I am 37 years old and I came out almost 21 years ago. I have seen things change drastically in that time, including myself. Coming out before the age of the internet meant that I had to find all of my gay stuff in bookstores and video stores. Seeing women who looked like me in media was a rare treat, and it only ever really happened in movies I rented. Growing up my film and TV role models were Vada Sultenfuss from My Girl, Jo on the Facts of Life, Valerie Bertinelli’s character on One Day At A Time and, Alex Mack on The Secret World of Alex Mack. The thing is, as each of these characters grow up, they also grow out of their tomboyish-ness.
That was the message I got. As you get older, you’re supposed to be into dresses and make-up and hair. I tried being into dresses though, my style was more weird than anything else. I tried being into make-up (it was bad. There were no YouTube tutorials in the 90’s!) I didn’t really pretend to be into hair, I was super into my undercut an no one could change that. But, the thing is, none of this was working. I wasn’t growing out of who I was like TV and movies told me I should and, because I didn’t have a comfortable way to dress that really expressed who I was, I just wore weird ass shit.
Luckily, shortly after my first girlfriend and I started dating, we found out we weren’t the only gay teens in town. There was actually a big group of us and every Tuesday night we’d pile into cars and head to the next city over to attend an LGBTQ+ youth support group called Manchester Outright. It was there that I was able to see people who looked like me. It was there that I was able to meet friends for life. It was there that I knew I didn’t have to grow out of who I was, that it was okay for me to continue to be me and grow into a full adult lesbian.

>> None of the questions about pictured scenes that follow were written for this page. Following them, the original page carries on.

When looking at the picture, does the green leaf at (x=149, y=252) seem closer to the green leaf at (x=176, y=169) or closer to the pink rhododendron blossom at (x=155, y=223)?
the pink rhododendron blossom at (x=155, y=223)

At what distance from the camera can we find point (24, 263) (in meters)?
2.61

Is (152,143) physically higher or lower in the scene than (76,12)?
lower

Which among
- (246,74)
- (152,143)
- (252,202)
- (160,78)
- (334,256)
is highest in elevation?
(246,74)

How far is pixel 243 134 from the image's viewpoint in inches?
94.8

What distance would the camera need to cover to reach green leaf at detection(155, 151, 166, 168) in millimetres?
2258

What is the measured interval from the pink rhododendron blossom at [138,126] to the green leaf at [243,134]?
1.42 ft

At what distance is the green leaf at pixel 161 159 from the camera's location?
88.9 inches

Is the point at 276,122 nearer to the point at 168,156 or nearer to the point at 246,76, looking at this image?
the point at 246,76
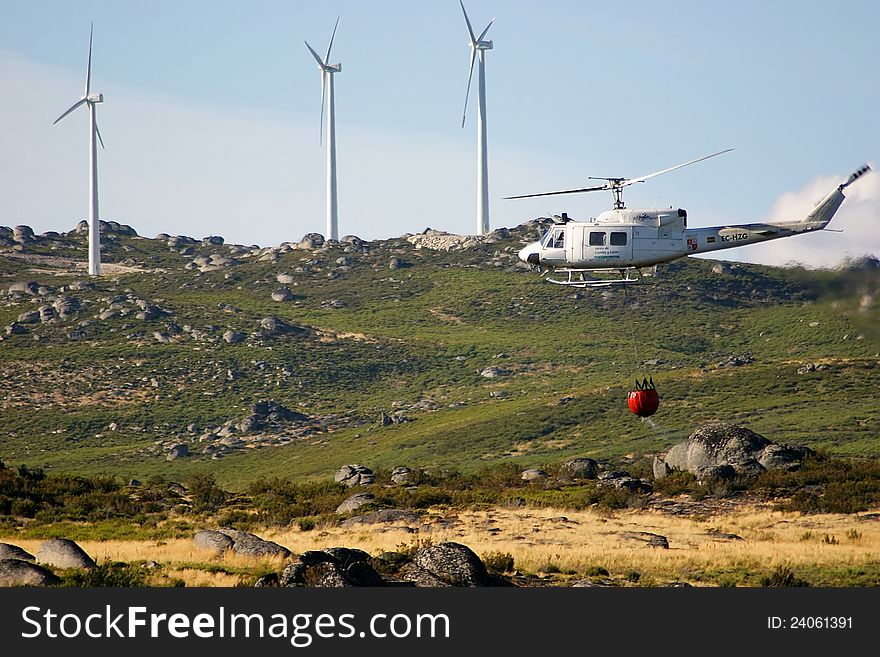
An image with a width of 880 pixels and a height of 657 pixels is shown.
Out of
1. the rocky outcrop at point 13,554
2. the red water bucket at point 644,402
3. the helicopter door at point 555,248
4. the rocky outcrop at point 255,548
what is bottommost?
the rocky outcrop at point 255,548

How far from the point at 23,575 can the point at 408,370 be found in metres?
118

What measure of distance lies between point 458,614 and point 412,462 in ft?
261

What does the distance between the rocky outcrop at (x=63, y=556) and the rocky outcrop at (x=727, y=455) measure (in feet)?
120

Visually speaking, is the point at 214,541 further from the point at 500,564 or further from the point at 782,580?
the point at 782,580

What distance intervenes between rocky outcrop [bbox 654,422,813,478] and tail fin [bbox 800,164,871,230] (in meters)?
16.0

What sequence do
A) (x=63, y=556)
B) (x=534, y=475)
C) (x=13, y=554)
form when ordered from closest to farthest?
1. (x=13, y=554)
2. (x=63, y=556)
3. (x=534, y=475)

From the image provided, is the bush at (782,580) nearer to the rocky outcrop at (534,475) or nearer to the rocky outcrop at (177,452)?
the rocky outcrop at (534,475)

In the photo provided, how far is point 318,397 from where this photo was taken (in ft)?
472

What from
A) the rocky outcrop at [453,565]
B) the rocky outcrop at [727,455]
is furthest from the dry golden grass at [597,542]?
the rocky outcrop at [727,455]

What does any of this have to do with Lena Waithe, you ask!?!? As I was watching her yesterday, talking about her sexual orientation and her gender expression, I started tearing up. I was FINALLY seeing a woman on TV and hearing her on the radio talking about shopping in the men’s section. Talking about having to come up with her own style because there wasn’t anything pre-determined that she fit in to. Talking about figuring out she was queer when she was young but, not really having the words or concepts to know what that was other than her just being different. And, finally, she was talking about her vision, goals and hard work. She was talking about her success being linked to being true to herself. I alternately clapped and cried throughout both interviews. THIS is the woman I needed when I was a kid and I’m so happy that the queer kids of today have her. Who am I kidding? This is the woman I need now, at 37. I am never going to stop needing to see myself represented in pop culture. I am always going to appreciate queer, masculine of center women who fucking own it.